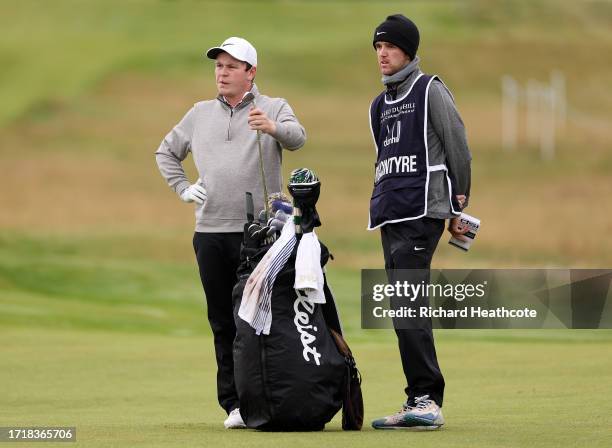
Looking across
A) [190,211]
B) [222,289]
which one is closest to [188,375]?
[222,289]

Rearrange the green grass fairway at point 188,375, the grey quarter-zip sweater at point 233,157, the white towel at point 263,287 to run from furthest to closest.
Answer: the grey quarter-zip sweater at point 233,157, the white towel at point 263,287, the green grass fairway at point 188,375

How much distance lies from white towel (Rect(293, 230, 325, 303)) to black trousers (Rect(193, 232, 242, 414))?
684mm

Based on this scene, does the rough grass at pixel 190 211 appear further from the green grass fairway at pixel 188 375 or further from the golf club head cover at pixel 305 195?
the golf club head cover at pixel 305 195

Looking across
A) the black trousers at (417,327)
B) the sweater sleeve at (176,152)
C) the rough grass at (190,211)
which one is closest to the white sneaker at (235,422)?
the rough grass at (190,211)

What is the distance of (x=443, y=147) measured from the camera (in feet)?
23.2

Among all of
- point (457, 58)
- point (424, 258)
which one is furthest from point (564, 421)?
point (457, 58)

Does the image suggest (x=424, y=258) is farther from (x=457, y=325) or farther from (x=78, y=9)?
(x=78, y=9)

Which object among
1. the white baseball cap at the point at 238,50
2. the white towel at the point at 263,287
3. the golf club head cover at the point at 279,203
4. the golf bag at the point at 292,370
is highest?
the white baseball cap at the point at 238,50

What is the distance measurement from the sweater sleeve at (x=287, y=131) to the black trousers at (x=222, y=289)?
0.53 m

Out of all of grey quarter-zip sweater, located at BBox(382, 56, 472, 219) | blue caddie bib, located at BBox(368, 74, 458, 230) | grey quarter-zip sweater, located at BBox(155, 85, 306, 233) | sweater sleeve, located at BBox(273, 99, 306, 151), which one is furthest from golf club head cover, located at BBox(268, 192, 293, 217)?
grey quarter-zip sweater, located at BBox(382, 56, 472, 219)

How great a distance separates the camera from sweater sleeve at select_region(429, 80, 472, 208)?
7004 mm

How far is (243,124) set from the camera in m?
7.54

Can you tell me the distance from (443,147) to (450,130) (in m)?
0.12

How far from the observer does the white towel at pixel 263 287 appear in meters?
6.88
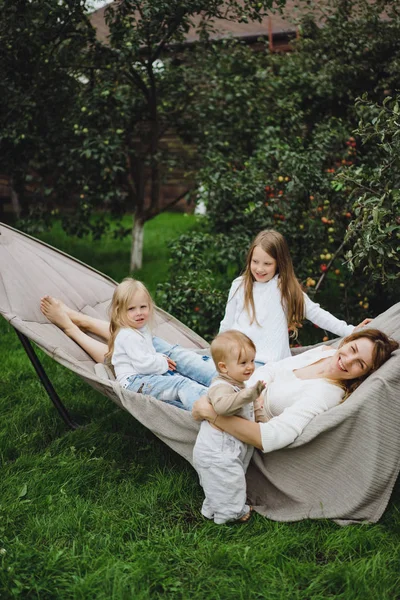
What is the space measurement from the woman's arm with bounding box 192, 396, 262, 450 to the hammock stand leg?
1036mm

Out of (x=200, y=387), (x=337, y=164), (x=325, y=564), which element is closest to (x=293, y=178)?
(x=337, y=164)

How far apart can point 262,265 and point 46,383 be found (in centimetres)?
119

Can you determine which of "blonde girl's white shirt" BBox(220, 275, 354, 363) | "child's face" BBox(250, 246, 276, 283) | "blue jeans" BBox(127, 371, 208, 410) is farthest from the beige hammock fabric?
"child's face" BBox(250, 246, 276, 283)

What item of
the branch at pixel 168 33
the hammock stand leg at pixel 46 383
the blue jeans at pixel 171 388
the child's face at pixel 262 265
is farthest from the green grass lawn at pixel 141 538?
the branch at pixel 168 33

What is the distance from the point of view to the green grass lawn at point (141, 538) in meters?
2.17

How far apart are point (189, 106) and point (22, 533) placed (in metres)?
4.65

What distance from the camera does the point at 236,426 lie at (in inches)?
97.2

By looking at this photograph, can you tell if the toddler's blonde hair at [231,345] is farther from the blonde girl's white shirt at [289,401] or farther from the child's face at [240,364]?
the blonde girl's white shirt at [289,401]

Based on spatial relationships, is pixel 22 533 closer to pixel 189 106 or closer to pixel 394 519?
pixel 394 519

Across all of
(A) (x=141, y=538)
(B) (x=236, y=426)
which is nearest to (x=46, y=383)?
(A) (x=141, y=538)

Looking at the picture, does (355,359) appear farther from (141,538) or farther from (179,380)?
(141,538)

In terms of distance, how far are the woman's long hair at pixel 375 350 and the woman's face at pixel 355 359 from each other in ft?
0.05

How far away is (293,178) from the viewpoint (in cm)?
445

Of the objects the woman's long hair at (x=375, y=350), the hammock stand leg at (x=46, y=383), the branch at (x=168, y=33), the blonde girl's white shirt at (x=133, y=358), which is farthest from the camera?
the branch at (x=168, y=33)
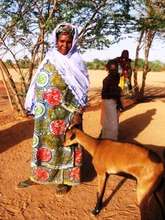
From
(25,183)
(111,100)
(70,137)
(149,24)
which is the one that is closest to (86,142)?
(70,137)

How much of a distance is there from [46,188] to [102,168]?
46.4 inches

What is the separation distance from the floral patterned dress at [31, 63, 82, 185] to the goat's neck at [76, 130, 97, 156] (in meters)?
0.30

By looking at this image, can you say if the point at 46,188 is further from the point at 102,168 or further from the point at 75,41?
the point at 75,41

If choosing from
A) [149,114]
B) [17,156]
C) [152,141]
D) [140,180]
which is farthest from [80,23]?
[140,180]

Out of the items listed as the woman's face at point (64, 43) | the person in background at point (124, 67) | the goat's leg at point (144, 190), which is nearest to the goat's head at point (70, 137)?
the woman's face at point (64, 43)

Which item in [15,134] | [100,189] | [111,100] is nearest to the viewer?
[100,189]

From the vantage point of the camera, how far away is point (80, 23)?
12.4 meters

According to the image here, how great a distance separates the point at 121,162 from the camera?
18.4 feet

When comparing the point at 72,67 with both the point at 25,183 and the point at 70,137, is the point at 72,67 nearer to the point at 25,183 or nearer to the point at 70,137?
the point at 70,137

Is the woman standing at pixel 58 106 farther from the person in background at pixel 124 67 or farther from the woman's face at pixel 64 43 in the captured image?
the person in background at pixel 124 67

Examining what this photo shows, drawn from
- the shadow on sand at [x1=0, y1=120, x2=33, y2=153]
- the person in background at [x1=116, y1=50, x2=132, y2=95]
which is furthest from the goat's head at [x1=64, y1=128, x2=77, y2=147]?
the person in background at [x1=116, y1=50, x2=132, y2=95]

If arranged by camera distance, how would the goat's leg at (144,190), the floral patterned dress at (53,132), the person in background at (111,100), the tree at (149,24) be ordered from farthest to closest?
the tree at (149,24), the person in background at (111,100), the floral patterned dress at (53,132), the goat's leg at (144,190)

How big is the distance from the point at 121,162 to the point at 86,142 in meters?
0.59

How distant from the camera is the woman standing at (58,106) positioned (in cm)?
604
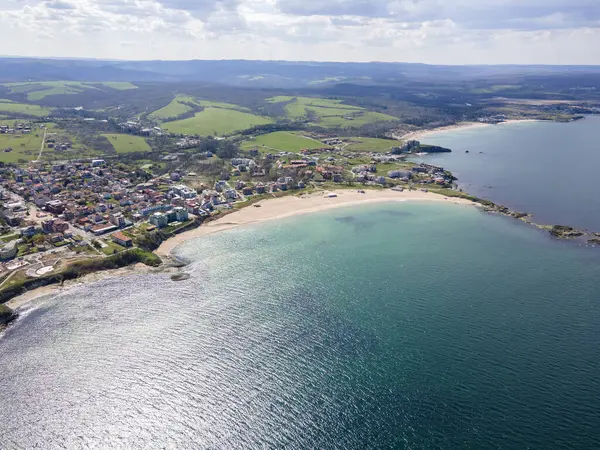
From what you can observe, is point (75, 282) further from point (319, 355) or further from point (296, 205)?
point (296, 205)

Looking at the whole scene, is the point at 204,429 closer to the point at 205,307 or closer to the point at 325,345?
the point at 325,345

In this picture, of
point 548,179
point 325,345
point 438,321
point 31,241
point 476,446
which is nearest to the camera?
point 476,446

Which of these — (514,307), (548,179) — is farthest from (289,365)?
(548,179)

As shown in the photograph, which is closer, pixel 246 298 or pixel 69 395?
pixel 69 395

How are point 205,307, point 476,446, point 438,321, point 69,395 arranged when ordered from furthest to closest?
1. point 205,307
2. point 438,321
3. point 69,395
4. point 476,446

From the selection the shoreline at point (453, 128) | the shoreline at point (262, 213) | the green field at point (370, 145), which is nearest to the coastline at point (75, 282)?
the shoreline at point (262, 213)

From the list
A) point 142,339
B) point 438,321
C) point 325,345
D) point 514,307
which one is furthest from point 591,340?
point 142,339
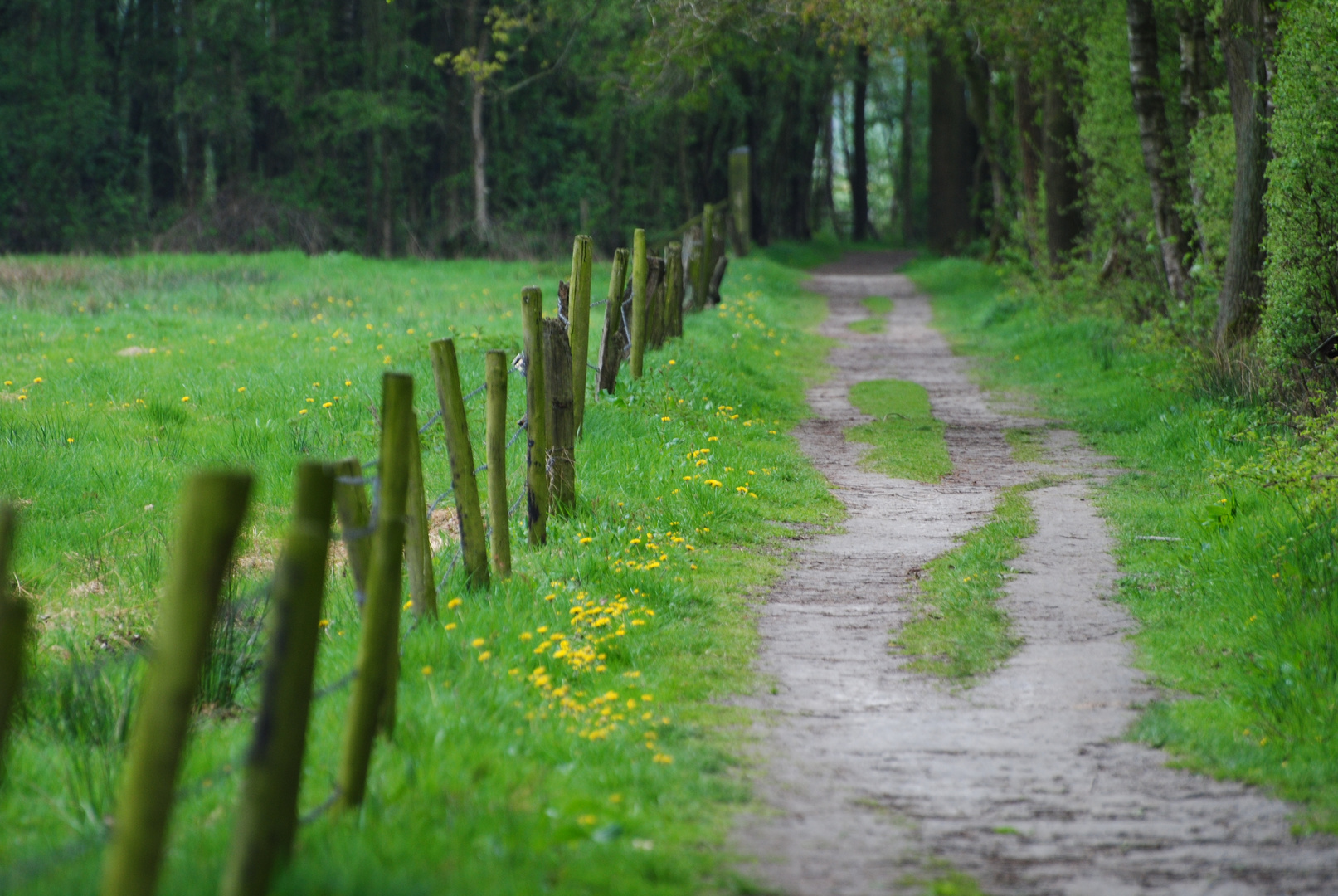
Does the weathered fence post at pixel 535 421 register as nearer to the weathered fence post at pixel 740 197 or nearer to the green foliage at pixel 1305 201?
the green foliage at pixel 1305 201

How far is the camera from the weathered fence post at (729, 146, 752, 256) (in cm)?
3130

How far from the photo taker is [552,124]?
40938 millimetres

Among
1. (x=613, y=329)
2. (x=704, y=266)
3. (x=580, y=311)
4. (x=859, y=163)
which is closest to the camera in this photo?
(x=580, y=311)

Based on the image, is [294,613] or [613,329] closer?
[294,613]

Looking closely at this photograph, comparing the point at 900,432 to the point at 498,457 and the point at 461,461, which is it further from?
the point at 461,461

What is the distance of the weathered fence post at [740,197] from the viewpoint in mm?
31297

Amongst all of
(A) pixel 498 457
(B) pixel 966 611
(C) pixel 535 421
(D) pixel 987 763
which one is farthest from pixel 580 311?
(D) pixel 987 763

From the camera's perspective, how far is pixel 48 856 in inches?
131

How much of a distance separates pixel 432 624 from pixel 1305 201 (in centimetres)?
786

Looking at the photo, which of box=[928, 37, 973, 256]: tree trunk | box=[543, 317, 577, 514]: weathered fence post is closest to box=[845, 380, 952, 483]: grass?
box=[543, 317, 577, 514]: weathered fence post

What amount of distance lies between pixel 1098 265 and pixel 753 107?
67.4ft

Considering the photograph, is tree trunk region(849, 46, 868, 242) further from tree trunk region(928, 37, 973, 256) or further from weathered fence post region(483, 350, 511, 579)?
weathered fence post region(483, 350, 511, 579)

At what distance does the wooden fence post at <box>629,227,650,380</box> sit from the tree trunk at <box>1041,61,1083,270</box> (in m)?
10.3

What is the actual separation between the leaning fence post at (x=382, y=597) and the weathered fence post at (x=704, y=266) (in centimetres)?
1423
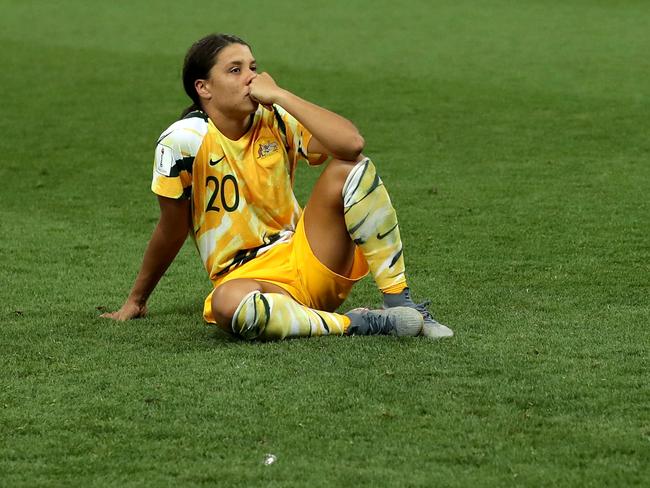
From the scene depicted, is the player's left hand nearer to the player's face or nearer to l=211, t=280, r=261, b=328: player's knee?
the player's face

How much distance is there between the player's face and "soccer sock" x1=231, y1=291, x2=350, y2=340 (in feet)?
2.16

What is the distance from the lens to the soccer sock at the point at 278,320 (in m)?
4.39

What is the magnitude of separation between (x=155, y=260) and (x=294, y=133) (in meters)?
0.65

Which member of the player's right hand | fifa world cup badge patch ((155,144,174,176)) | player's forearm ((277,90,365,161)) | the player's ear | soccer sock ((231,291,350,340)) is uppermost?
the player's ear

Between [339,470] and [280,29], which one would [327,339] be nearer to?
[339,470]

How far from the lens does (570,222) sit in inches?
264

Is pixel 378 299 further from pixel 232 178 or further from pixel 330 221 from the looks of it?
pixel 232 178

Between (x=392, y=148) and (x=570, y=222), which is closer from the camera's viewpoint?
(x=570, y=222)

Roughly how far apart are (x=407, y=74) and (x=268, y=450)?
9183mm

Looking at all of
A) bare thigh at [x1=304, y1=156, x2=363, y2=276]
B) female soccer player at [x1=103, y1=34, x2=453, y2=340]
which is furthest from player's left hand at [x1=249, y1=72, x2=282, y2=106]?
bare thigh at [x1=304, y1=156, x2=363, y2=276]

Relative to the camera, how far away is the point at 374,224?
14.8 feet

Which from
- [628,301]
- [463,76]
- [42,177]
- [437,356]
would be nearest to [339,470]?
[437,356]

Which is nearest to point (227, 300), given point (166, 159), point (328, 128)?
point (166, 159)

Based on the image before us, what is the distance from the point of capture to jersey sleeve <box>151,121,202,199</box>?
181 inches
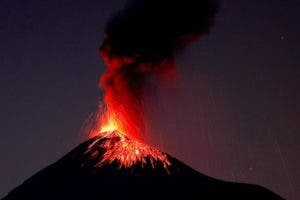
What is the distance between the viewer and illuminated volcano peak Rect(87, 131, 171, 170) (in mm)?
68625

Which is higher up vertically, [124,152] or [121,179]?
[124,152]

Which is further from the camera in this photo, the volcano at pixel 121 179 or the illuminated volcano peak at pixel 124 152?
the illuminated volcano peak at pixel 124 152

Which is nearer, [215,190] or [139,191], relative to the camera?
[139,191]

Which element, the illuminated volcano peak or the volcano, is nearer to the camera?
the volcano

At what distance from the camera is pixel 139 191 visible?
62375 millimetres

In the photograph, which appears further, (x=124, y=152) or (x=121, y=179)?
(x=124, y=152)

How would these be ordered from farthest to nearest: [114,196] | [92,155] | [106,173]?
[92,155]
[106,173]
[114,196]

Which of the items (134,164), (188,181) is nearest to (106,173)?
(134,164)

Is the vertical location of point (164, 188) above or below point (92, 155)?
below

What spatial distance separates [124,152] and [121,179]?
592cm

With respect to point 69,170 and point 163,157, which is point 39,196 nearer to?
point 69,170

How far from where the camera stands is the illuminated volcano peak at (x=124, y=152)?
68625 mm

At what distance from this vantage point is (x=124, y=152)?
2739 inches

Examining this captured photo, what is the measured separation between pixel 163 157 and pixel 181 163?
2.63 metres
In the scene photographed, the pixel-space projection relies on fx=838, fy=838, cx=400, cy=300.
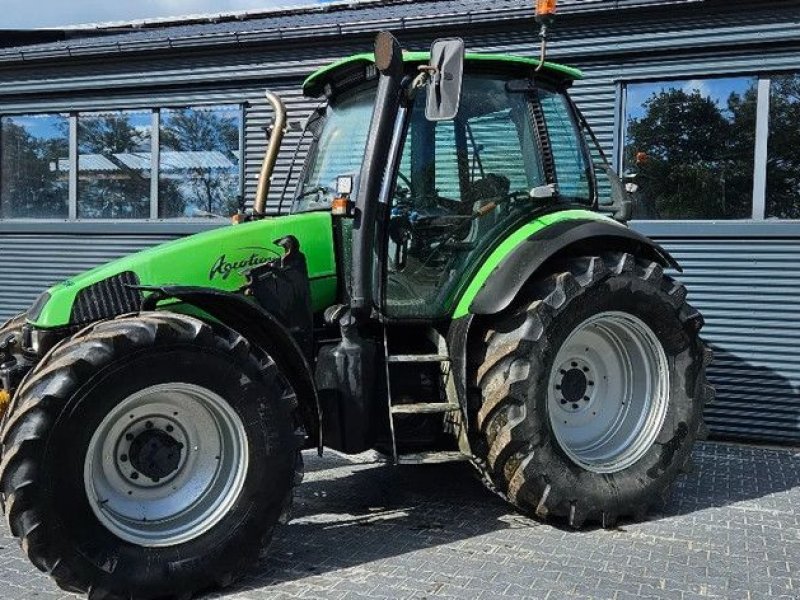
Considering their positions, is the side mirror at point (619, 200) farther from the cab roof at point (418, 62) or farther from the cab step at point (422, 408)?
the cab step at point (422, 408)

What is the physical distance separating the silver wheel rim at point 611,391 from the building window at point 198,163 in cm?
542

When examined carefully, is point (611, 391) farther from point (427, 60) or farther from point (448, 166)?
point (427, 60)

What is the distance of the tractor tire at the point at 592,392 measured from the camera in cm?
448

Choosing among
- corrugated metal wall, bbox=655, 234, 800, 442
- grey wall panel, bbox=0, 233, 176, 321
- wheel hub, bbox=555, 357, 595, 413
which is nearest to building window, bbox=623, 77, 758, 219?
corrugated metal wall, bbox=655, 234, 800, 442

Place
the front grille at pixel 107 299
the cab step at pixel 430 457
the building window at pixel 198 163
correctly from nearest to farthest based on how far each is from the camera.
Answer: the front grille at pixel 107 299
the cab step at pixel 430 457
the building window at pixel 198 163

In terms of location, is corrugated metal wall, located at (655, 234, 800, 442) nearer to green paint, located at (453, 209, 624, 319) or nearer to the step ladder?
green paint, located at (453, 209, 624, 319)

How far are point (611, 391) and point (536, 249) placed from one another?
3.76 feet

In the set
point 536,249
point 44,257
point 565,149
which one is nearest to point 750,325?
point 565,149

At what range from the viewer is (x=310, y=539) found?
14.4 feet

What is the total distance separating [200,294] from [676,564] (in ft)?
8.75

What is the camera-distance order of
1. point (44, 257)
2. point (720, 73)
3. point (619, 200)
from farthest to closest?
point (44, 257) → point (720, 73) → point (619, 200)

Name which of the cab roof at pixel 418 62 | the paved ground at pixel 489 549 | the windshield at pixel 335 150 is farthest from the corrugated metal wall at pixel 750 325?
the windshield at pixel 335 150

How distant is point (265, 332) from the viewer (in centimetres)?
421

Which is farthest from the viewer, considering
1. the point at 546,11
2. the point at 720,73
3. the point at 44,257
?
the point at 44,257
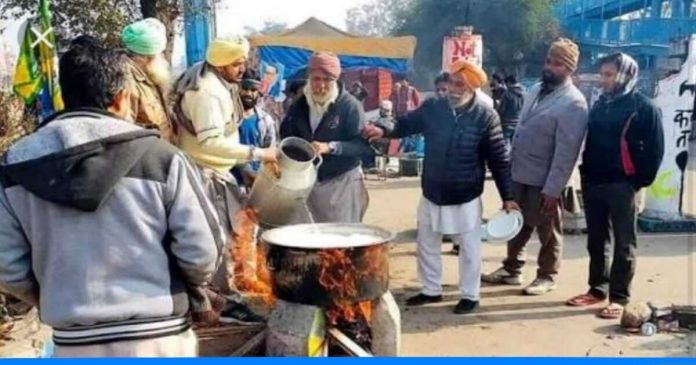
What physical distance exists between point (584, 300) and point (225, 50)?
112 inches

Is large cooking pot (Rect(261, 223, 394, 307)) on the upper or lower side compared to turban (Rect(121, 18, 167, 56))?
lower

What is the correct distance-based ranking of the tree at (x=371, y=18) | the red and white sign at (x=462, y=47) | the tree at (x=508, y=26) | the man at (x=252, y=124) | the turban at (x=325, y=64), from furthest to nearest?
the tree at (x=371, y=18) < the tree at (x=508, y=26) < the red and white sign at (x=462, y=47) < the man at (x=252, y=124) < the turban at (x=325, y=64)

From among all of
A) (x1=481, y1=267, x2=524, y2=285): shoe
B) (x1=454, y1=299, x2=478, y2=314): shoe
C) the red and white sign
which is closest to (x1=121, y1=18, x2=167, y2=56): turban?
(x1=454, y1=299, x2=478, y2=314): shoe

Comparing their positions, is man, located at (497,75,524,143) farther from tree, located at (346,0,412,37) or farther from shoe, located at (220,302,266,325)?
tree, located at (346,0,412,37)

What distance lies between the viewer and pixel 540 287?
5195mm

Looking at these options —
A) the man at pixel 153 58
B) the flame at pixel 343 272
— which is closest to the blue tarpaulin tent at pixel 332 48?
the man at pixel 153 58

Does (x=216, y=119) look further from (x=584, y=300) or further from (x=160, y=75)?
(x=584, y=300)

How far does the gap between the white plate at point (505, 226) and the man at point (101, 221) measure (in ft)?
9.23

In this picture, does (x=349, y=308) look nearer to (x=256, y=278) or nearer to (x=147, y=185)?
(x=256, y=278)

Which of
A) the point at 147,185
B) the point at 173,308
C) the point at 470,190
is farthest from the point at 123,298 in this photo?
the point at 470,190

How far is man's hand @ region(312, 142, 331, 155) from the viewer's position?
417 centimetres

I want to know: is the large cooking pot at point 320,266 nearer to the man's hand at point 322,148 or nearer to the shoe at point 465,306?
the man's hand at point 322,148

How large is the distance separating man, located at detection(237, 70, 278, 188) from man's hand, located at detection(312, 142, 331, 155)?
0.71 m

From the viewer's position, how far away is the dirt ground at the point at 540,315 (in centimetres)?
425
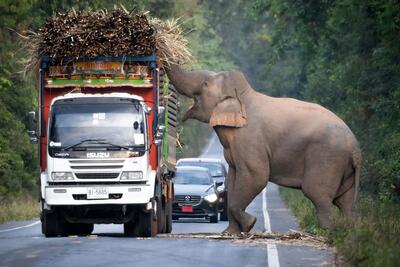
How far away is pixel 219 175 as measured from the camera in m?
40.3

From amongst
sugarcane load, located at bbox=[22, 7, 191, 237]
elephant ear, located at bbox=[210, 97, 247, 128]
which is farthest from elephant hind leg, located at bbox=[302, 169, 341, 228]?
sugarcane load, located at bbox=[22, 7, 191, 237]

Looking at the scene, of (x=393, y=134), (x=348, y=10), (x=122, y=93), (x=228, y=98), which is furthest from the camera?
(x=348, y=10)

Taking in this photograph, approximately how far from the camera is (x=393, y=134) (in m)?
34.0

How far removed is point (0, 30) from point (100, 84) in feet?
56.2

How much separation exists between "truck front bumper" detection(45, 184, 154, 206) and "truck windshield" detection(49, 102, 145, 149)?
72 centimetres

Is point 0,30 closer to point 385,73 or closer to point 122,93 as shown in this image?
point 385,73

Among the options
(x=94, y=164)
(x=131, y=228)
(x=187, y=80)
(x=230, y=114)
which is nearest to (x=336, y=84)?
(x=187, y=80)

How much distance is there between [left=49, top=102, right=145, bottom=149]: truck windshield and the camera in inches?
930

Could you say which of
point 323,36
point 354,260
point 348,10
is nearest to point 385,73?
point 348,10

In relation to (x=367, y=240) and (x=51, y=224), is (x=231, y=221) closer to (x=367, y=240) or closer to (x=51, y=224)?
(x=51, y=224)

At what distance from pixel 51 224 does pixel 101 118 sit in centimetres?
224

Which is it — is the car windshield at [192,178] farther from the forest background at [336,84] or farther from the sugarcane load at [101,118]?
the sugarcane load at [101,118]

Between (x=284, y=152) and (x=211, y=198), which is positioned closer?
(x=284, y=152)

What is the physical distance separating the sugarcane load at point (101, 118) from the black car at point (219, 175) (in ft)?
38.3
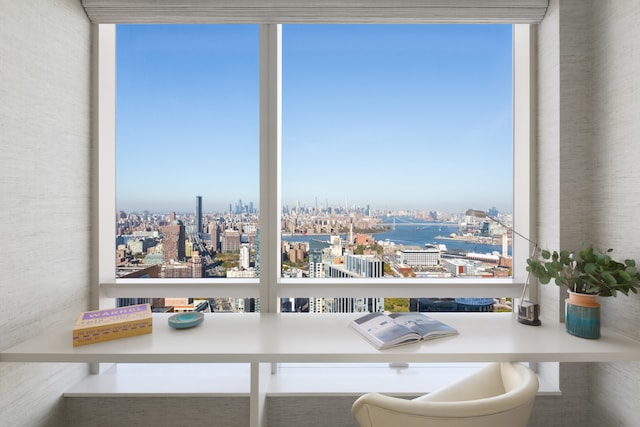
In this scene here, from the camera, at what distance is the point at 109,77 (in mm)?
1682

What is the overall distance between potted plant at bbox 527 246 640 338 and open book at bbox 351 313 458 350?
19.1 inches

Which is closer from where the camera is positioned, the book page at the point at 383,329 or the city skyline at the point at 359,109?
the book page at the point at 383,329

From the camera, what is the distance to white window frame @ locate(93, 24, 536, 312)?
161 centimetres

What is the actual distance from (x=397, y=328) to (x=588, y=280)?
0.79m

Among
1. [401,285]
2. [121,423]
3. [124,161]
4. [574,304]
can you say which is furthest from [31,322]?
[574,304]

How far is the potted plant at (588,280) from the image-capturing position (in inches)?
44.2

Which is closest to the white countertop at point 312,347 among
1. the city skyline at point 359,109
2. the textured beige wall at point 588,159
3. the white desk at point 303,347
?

* **Task to carry out**:
Reproduce verbatim the lines of the data from the line containing "Which is closer from where" through the last line of the data.

* **Written solution**:
Which is closer from where the camera is positioned, the book page at the point at 383,329 or the city skyline at the point at 359,109?
the book page at the point at 383,329

From the camera, what is the distance to white window frame @ locate(93, 24, 536, 312)?
161 centimetres

What is the actual distance from (x=397, y=328) to (x=588, y=280)?
0.79m

Among
1. [401,285]
2. [121,423]
3. [124,161]
4. [574,304]
can you say which is furthest from [31,322]?
[574,304]

How far is the potted plant at (588,280) from the image-capturing position (in inches)?
44.2

Which is closest to the white countertop at point 312,347 among
1. the city skyline at point 359,109
2. the textured beige wall at point 588,159
3. the white desk at point 303,347
?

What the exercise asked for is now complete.